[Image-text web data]

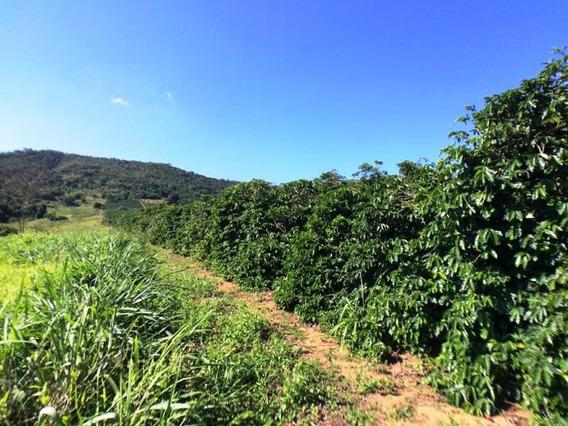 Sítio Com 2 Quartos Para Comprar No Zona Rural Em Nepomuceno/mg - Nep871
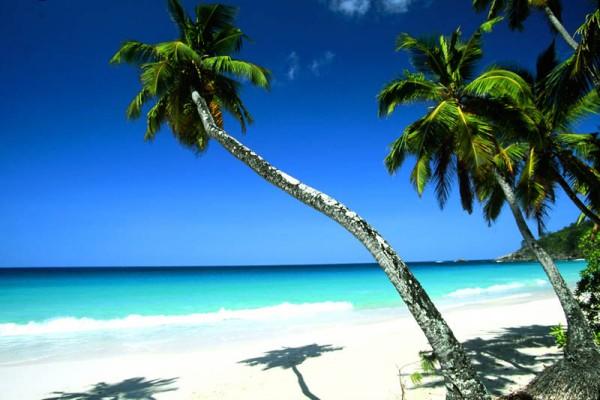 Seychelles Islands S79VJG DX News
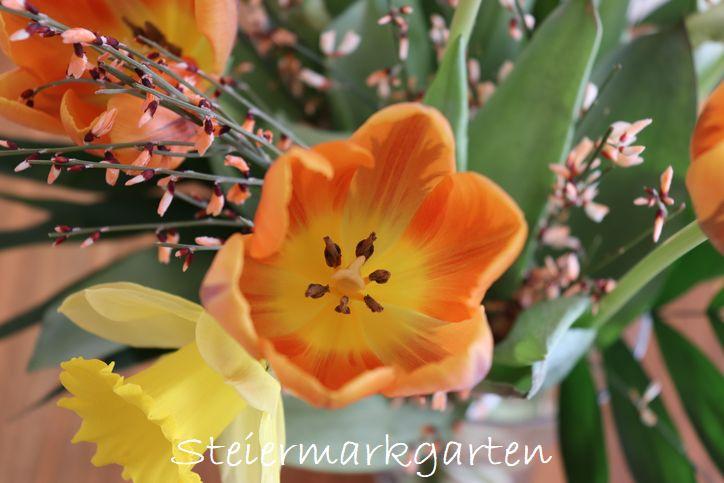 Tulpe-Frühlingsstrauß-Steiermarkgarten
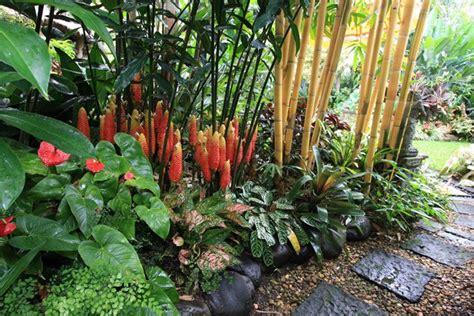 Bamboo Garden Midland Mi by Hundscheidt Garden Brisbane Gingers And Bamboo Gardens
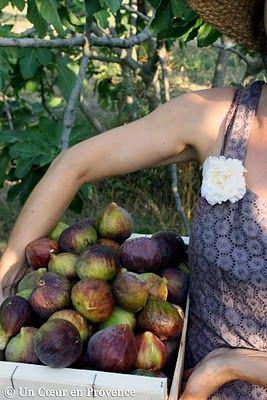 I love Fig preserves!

- **Work instruction**: From the first line to the last, set down the data exactly, without the pictures.

- **Exercise result**:
 Sítio Com 2 Quartos Para Comprar No Zona Rural Em Nepomuceno/mg - Nep871
 Seychelles Islands S79VJG DX News
 Tulpe-Frühlingsstrauß-Steiermarkgarten
 Bamboo Garden Midland Mi by Hundscheidt Garden Brisbane Gingers And Bamboo Gardens
 I love Fig preserves!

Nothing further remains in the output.